ФРАГМЕНТ ТЕКСТА:
Генерал Альтрихтер услышал. Он кивнул и продолжал:
– На Пятьдесят восьмую дивизию пал выбор как на ударную часть, которой предстоит блокировать прорвавшегося на Волхов неприятеля с юга и окружить его войска.
Фридрих Альтрихтер, доктор философии и автор интересных очерков по вопросам военного образования, в прошлом служивший в Дрезденском военном училище, умел растолковывать стратегические вопросы. Многие немецкие офицеры являлись его выпускниками. Он скончался в плену у русских в 1949 г.
Альтрихтер подошел к большой оперативной карте и начал "лекцию":
– Вы видите, какова обстановка: противник крупными силами продвинулся довольно глубоко в наш тыл. Фронтальное боевое соприкосновение уже не может привести к успеху, поскольку мы не располагаем неистощимыми резервами, необходимыми для такого рода операции. Единственный наш шанс – ударить в основание русского прорыва, "перекусить" "тоннель" на входе и изолировать прорвавшиеся войска противника. К счастью, 126 и 215-я пехотные дивизии вновь смогли создать прочные фронты вдоль оконечностей горловины. Под их прикрытием мы сумеем сосредоточиться и ударить по бреши с юга. Полицейские дивизии СС атакуют с севера. Место встречи – росчисть, называемая "Эрикой". Полки 126-й пехотной дивизии и все другие части, действующие в данном районе, включая батальоны испанской Синей дивизии, которая до последнего момента великолепно сражалась, будут подчинены нам. С этими силами мы должны суметь осуществить замысел. Мы просто обязаны, потому что в противном случае на 18-й армии можно ставить крест. Но если нам удастся захлопнуть ловушку, у нас в котле окажутся главные силы двух советских армий.
В небольшом помещении воцарилась тишина. Поскрипывали каблуки. На улице все еще было очень холодно.
– Волхов, – побежал шепоток по рядам офицеров. – Волхов. – Затем собравшиеся уставились в свои карты и заворчали: – Километров двести к югу от нас. В такую-то погоду.
Приготовления завершились к 15 марта. 15 марта – время, когда в Западной и Центральной Европе уже пахнет весной. Но на Волхове температура все еще оставалась в районе 50 градусов ниже нуля. В глухих лесах снег лежал метровой толщей.
Русские знали, какое значение имеет основание коридора их прорыва, и всеми путями стремились укрепить его. Вдоль контролируемых ими дорог на всех проходимых полянах и росчистях устанавливались огнеметы, ставились плотные минные поля.
220-й пехотный полк бросал на штурм советских рубежей саперные подразделения, атаковал трофейными танками. Самолеты-штурмовики и бомбардировщики "Штука" из 1-го авиакорпуса сбрасывали бомбы на советские позиции и опорные пункты. Но глубокий снег компенсировал силу взрывов, и разрушительный эффект от налетов получался незначительным. Русские держались на своих опорных пунктах, а 220-й пехотный полк не мог пробиться.
В трех километрах западнее дела пошли лучше. Здесь батальоны 209-го пехотного полка шаг за шагом прокладывали себе путь через почти непроходимые заснеженные леса. 154-й пехотный полк аналогичным образом продирался через подлесок проходами, проделанными для пехоты штурмовыми орудиями и саперами. Там и тут в зарослях и на полянах вспыхивали ожесточенные схватки.

СОБРАННЫЕ ДАННЫЕ:
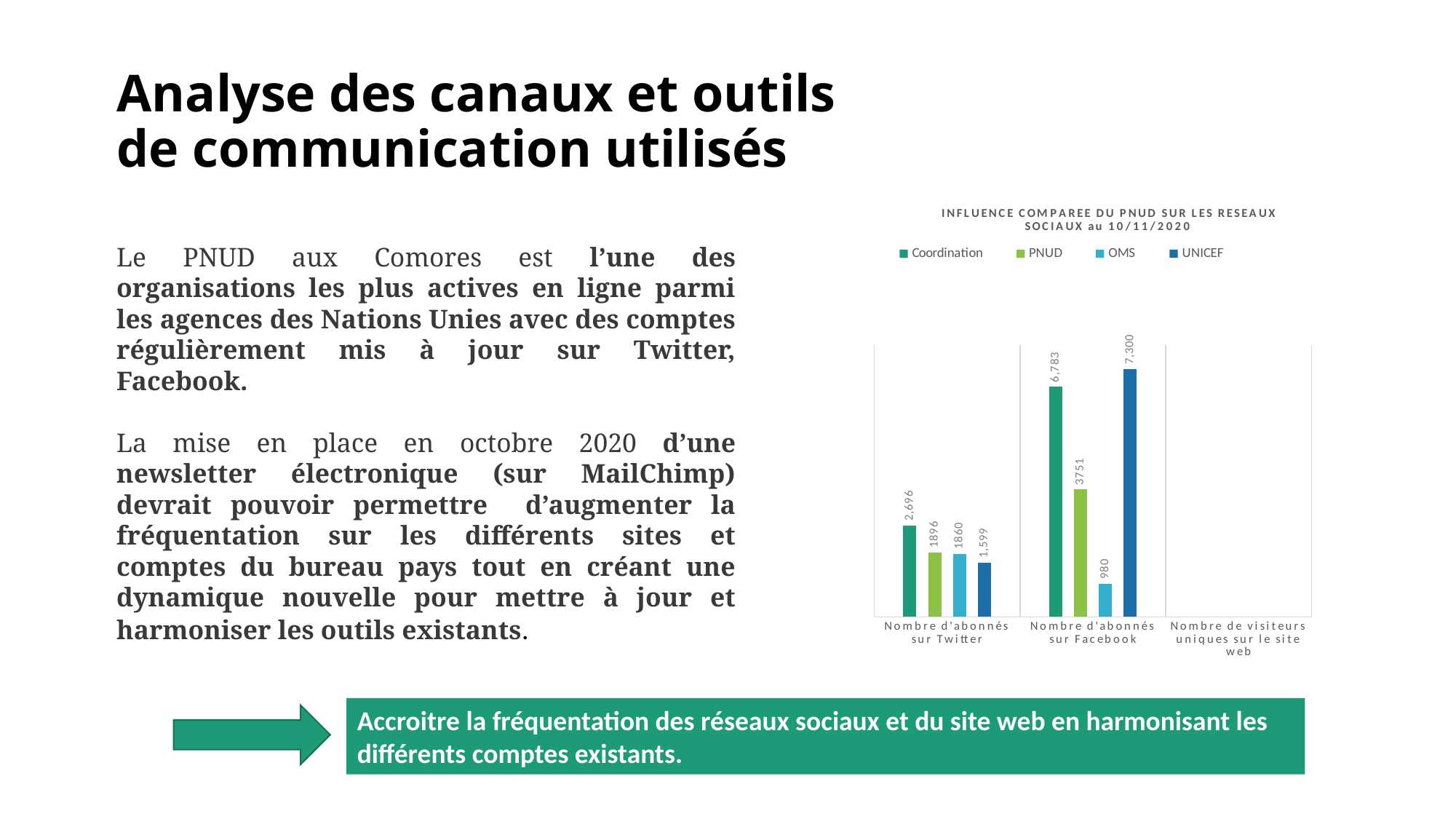
What is the number of Facebook followers (Nombre d'abonnés sur Facebook) for UNICEF? 7,300 What is the number of Twitter followers (Nombre d'abonnés sur Twitter) for Coordination? 2,696 What is the number of Facebook followers for OMS? 980 Which organisation has the lowest number of Twitter followers? UNICEF Which organisation has the highest number of Facebook followers? UNICEF What is the difference between Coordination's and UNICEF's number of Twitter followers? 1,097 What is the title of the chart? INFLUENCE COMPAREE DU PNUD SUR LES RESEAUX SOCIAUX au 10/11/2020 What is the difference between UNICEF's and Coordination's number of Facebook followers? 517 Which is larger: PNUD's number of Facebook followers or OMS's number of Facebook followers? PNUD What is the number of Twitter followers for PNUD? 1896 What type of chart is shown on the slide? Bar chart How many series does the chart legend list? 4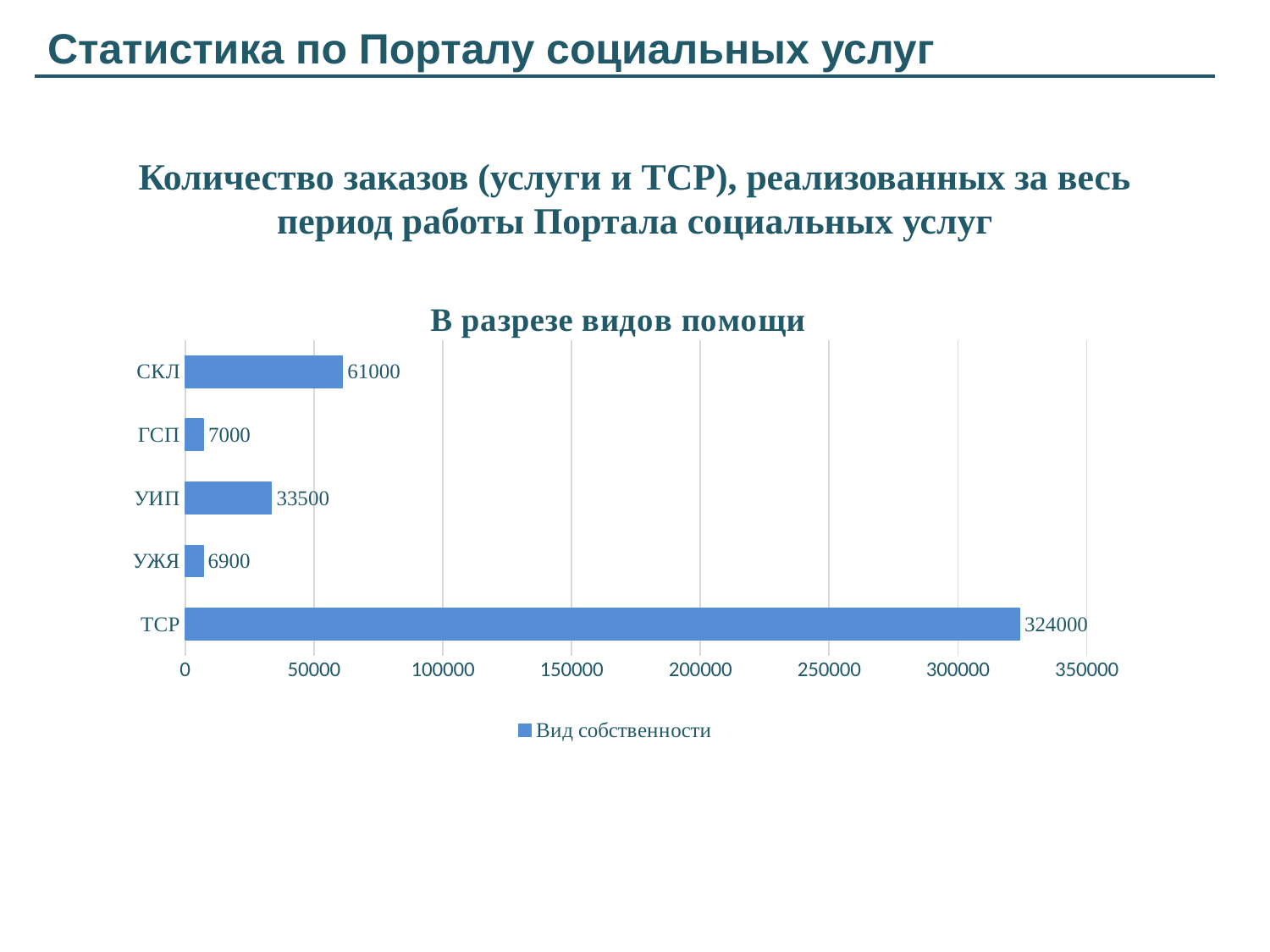
Which is larger, the value for УИП or the value for ГСП? УИП What is the legend entry shown below the chart? Вид собственности What is the value for ТСР? 324000 Which category has the highest value? ТСР How many categories are shown in the chart? 5 What is the value for СКЛ? 61000 What kind of chart is shown on the slide? bar chart Which category has the lowest value? УЖЯ What is the value for УИП? 33500 What is the difference between the values for ТСР and СКЛ? 263000 What is the difference between the values for СКЛ and УИП? 27500 What is the value for ГСП? 7000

ОПИСАНИЕ ЗАДАЧИ:
Какую росчисть генерал Альтрихтер во фрагменте о боях на Волхове называет местом встречи наступающих частей?

ОТВЕТ:
Это росчисть, которую называют «Эрикой».